Dom Lourenço Fleichman, OSB
O texto sobre Gustavo Corção que publicamos aqui foi escrito para a Revista citada no artigo em 2010. Vale notar que as publicações da Permanência sobre Gustavo Corção, seus artigos publicados no site e depois em livros de coletâneas, atraíram a atenção de alguns poucos estudiosos e pensadores. Foi assim que algumas teses acadêmicas foram escritas, e livros publicados. Hoje já é mais fácil encontrar Gustavo Corção nas livrarias do que na época em que escrevi esse artigo.
Se a Revista Conhecimento Prático de Literatura fizesse uma pesquisa junto a seus leitores com as seguintes perguntas:
- qual o autor brasileiro que foi considerado sucessor de Machado de Assis?
- qual o autor brasileiro que teve seu primeiro livro esgotado em menos de um mês?
- qual o escritor nacional que foi indicado por Manuel Bandeira para o Premio Nobel de Literatura?

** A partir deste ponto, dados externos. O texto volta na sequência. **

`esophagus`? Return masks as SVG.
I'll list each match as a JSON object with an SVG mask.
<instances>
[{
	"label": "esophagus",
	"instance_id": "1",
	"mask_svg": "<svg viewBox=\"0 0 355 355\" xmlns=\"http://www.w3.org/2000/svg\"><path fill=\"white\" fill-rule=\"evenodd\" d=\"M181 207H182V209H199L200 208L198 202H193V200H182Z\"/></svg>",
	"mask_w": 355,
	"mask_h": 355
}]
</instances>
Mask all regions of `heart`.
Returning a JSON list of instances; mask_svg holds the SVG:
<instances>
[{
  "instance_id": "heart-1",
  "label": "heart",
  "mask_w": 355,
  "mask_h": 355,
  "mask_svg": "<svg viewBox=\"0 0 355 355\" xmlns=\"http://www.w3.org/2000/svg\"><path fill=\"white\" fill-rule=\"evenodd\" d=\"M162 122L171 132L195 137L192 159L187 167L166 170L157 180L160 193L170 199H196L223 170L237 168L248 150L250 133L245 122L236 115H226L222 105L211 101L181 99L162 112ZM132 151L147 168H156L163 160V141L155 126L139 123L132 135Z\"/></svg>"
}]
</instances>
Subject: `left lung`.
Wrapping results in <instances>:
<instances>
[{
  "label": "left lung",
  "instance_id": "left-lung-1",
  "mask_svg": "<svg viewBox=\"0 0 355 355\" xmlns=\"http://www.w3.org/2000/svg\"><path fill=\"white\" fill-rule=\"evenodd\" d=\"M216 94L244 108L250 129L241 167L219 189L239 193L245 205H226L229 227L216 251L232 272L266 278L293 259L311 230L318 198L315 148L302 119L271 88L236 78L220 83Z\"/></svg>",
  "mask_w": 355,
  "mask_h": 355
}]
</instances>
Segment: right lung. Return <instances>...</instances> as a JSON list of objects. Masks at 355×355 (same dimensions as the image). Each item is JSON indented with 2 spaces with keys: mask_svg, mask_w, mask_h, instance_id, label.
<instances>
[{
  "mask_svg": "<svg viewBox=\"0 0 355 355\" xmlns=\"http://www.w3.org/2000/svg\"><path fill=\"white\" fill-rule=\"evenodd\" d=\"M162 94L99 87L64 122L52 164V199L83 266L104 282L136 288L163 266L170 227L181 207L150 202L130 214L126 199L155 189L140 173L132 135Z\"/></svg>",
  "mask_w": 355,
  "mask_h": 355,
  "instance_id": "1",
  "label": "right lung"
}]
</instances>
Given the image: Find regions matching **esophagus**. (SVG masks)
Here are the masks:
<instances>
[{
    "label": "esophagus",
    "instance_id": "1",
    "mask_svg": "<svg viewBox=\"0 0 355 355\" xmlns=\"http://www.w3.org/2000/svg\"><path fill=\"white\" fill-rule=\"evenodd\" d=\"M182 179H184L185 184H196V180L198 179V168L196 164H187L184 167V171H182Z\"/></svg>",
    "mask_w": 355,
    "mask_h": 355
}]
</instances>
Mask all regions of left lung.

Quem pensaria em Gustavo Corção? Pode-se dizer que Corção é um ilustre desconhecido, tendo sido esquecido e abandonado pelo mundo dos intelectuais. Hoje dificilmente se imagina a importância desse escritor nos vinte e cinco anos de sua carreira literária. Seu pensamento é de tal personalidade e profundidade que atraiu a atenção e a amizade dos grandes que o precederam. Vejam o que dizia dele o grande crítico Oswaldo de Andrade:
“Não me lembro de em toda a minha vida ter conhecido, entre artistas e literatos, uma figura tão impressionante como a de Gustavo Corção. Privei com Inglês de Souza, que era meu tio, conheci de perto João Ribeiro, Alberto de Oliveira e o nobre Emílio de Menezes. Fui íntimo de Villa-Lobos e Mário de Andrade. Na Europa me liguei a Picasso e Leger, Cocteau e Cendras, a esse original e magnífico Valéry Larbaud, a Supervielle e Romains, enfim, a toda uma geração revolucionária do começo do século. E apenas, com outro tom, mas a mesma doçura sarcástica, alguém me lembra o autor excelso de Lições de Abismo. Era um velho de 70 anos e tinha sido cruelmente abandonado por todos os seus amigos, quando o encontrei, no Quartier Latin. Chamou-se Eric Satie. E talvez venha a ser um dia considerado o maior gênio musical do século XX.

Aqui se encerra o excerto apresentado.